While safe harbor supposedly means that U.S. companies cannot gather or use personal information about European consumers without their express consent, the exact principles are still in question.
“The safe-harbor principles are presumably an evolution of the documents that we have seen before,” said Robert Gellman, a Washington-based privacy and information policy consultant, “but there is a tremendous amount of uncertainty surrounding the principles and what companies are supposed to do right now.”

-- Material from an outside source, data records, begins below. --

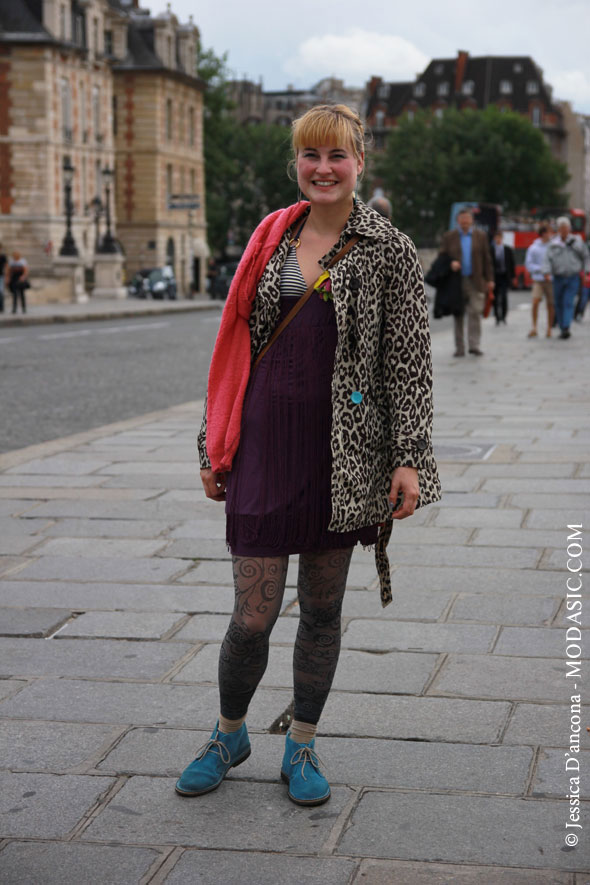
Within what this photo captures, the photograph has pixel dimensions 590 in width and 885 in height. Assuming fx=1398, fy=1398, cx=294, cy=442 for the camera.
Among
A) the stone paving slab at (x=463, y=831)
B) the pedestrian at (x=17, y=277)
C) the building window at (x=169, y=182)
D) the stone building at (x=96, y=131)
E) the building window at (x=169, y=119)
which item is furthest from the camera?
the building window at (x=169, y=119)

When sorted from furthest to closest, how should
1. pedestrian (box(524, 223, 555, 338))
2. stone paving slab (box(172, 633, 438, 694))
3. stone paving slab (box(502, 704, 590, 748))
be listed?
pedestrian (box(524, 223, 555, 338))
stone paving slab (box(172, 633, 438, 694))
stone paving slab (box(502, 704, 590, 748))

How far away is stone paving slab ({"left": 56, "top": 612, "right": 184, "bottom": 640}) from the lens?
5043 millimetres

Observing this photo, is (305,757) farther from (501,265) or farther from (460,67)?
(460,67)

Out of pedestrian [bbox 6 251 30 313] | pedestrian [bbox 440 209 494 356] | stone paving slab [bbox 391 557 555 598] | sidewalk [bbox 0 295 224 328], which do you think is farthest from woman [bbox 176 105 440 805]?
pedestrian [bbox 6 251 30 313]

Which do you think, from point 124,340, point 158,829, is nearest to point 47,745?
point 158,829

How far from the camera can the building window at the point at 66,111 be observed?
59.4 metres

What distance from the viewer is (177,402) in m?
14.3

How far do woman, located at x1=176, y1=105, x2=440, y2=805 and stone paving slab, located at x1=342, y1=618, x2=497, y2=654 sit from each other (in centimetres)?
132

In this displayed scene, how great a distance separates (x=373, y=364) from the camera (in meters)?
3.50

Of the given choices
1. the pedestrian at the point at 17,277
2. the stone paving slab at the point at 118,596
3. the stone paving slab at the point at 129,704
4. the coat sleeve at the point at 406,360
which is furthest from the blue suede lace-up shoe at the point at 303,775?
the pedestrian at the point at 17,277

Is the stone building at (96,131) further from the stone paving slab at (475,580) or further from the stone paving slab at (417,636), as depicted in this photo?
the stone paving slab at (417,636)

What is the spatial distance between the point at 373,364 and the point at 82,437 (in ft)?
25.3

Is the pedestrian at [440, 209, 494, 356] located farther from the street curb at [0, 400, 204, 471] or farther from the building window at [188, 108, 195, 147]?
the building window at [188, 108, 195, 147]

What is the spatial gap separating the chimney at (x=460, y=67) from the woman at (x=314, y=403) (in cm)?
13575
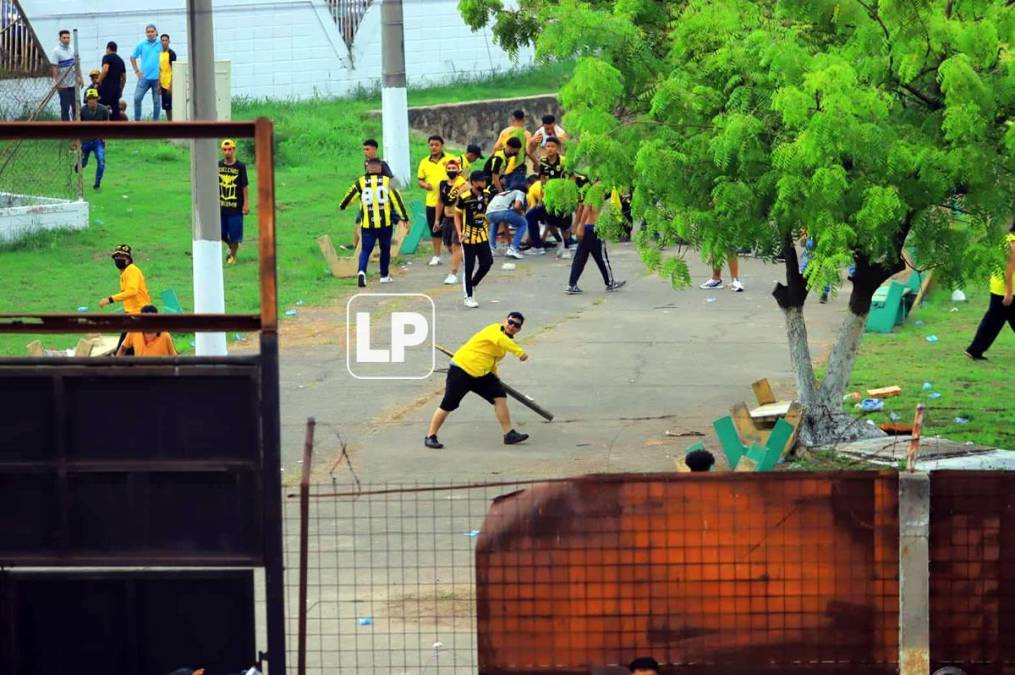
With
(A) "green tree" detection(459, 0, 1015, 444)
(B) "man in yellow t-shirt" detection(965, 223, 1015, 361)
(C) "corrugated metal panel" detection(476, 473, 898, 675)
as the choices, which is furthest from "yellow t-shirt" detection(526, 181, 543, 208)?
(C) "corrugated metal panel" detection(476, 473, 898, 675)

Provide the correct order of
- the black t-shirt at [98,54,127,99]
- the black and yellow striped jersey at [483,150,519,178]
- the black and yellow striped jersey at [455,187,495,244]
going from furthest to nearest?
the black t-shirt at [98,54,127,99]
the black and yellow striped jersey at [483,150,519,178]
the black and yellow striped jersey at [455,187,495,244]

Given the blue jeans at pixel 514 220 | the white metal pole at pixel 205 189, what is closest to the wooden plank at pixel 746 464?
the white metal pole at pixel 205 189

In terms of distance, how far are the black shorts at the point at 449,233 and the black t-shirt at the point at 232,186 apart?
273cm

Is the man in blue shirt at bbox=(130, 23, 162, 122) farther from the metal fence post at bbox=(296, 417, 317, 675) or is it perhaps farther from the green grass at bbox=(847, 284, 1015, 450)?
the metal fence post at bbox=(296, 417, 317, 675)

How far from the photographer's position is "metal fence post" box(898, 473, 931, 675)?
304 inches

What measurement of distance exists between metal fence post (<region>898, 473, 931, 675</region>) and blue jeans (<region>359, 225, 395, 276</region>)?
14162 mm

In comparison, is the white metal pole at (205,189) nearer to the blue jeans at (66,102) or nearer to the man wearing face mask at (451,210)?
the man wearing face mask at (451,210)

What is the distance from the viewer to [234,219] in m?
22.2

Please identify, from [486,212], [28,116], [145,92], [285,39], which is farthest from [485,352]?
[285,39]

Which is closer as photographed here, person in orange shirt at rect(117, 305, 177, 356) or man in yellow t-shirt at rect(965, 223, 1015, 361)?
person in orange shirt at rect(117, 305, 177, 356)

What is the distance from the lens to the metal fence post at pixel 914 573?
771 cm

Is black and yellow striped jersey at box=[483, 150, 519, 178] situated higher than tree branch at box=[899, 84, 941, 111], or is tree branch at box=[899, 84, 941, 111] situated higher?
tree branch at box=[899, 84, 941, 111]

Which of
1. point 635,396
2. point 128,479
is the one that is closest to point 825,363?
point 635,396

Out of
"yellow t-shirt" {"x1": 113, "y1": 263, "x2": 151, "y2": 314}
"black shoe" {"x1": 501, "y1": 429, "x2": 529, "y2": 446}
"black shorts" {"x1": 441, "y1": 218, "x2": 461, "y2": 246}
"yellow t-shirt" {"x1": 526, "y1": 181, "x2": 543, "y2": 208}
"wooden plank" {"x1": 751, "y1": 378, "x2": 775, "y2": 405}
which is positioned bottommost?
"black shoe" {"x1": 501, "y1": 429, "x2": 529, "y2": 446}
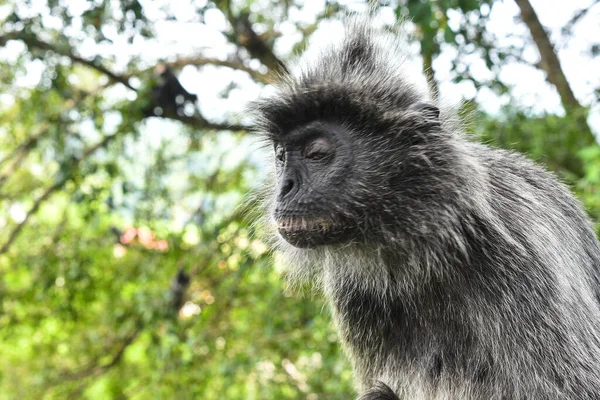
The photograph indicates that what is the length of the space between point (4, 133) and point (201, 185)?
233 centimetres

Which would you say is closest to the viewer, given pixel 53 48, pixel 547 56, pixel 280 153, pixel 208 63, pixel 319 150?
pixel 319 150

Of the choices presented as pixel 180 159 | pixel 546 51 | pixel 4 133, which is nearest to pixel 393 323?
pixel 546 51

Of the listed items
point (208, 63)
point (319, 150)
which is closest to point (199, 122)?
point (208, 63)

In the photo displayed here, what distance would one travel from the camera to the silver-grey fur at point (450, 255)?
298 cm

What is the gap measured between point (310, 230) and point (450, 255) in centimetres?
59

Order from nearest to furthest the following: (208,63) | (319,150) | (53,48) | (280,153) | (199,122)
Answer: (319,150), (280,153), (53,48), (199,122), (208,63)

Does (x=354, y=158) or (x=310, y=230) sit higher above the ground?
(x=354, y=158)

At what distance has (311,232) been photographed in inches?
119

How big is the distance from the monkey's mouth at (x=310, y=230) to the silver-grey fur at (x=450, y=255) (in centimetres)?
8

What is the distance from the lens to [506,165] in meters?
3.48

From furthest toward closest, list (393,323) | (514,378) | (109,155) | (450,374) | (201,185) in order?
(201,185), (109,155), (393,323), (450,374), (514,378)

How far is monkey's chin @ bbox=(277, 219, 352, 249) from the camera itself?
301 cm

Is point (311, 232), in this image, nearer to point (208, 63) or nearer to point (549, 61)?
point (549, 61)

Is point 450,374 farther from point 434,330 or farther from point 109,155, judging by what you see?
point 109,155
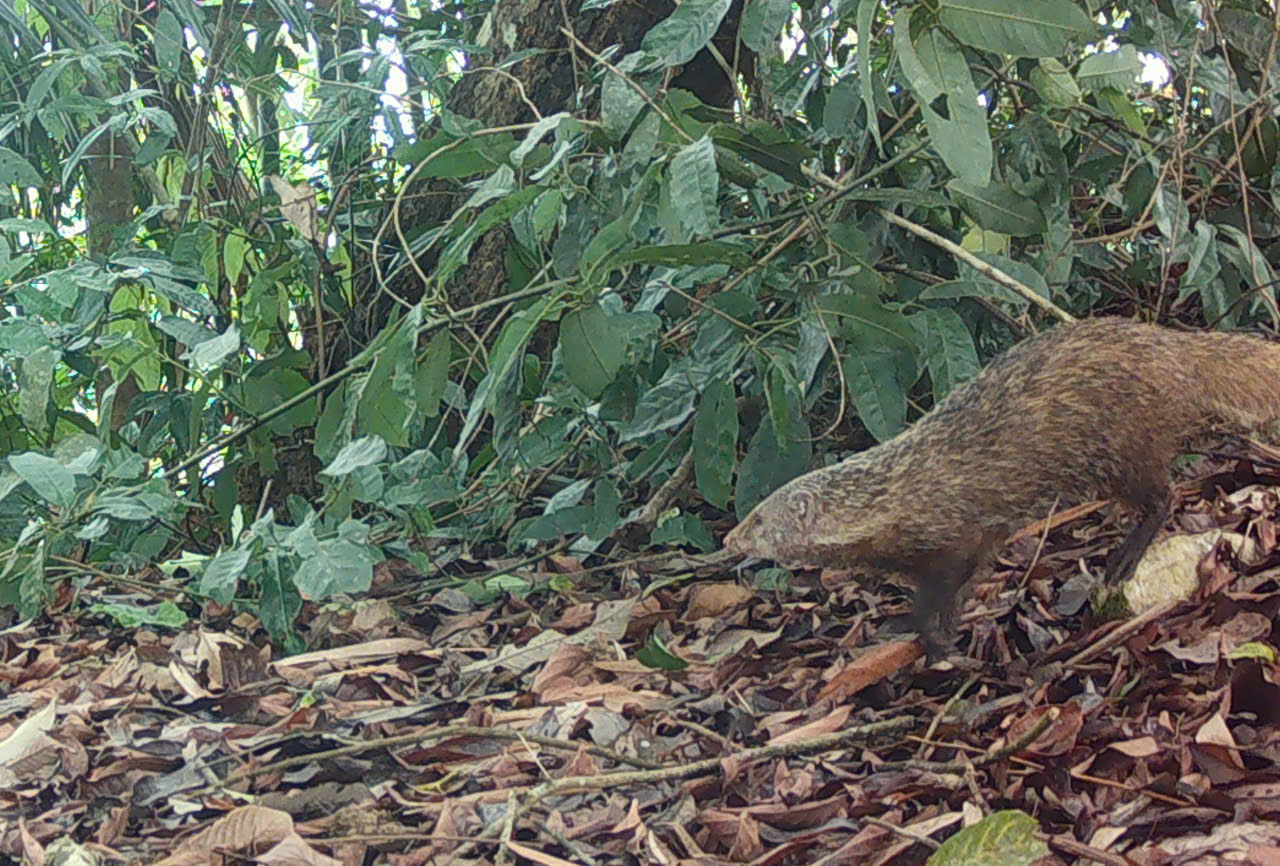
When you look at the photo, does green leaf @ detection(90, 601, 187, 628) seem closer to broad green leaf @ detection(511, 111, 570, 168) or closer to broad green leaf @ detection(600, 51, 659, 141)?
broad green leaf @ detection(511, 111, 570, 168)

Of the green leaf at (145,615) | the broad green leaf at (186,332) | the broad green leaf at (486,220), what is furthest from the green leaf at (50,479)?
the broad green leaf at (486,220)

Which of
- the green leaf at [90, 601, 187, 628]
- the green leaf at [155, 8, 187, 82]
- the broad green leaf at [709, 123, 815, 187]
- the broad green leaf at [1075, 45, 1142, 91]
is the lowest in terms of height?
the green leaf at [90, 601, 187, 628]

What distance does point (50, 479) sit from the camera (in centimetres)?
315

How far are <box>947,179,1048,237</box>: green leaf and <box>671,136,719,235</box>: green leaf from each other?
0.65 m

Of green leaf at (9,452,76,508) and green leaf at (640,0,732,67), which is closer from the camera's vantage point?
green leaf at (640,0,732,67)

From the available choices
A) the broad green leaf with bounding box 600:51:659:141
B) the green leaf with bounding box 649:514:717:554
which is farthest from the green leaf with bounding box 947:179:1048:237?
the green leaf with bounding box 649:514:717:554

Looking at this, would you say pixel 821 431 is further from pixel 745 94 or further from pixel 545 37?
pixel 545 37

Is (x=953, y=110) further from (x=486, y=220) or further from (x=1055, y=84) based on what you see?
(x=1055, y=84)

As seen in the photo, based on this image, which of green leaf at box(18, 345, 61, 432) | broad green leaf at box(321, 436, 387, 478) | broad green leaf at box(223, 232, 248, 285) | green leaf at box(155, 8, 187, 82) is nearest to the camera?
broad green leaf at box(321, 436, 387, 478)

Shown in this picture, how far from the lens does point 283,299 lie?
4.24 m

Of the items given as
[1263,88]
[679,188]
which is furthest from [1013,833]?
[1263,88]

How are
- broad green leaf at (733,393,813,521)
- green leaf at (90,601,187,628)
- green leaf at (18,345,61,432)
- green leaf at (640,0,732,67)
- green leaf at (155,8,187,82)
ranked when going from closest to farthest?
1. green leaf at (640,0,732,67)
2. broad green leaf at (733,393,813,521)
3. green leaf at (90,601,187,628)
4. green leaf at (18,345,61,432)
5. green leaf at (155,8,187,82)

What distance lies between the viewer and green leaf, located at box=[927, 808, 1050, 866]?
1.68m

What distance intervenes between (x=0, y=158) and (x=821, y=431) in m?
2.66
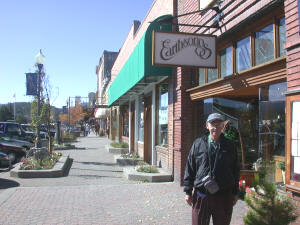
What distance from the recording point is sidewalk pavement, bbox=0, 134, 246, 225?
5.78m

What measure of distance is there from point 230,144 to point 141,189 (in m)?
4.85

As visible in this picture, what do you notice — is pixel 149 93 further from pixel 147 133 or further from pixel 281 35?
pixel 281 35

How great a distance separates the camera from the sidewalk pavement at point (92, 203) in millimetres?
5781

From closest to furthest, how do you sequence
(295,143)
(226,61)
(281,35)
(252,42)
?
(295,143), (281,35), (252,42), (226,61)

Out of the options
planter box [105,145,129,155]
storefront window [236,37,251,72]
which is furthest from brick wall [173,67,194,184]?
planter box [105,145,129,155]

An original set of safe-harbor principles was issued in 1998 by the Commerce Department allowing the continued flow of personal information about Europeans to U.S. companies since new privacy rules prohibiting the activity had been developed. These privacy rules – the EU’s Directive on Data Protection – prohibit the transmission of names, addresses and other personal data about European citizens to any country with regulations that fail to provide adequate data protection on personal information, including the United States. The United States relies mainly on a self-regulating system.
The original safe-harbor principles urge U.S. companies to:
• Tell European consumers what information is being collected and how it will be used.
• Give individuals the right to decide if the information is to be given and how it should be used.
• Provide individuals with reasonable access to the information and let them correct inaccuracies.
• Provide access to independent entities to resolve disputes with companies facing unspecified consequences for violating the guidelines.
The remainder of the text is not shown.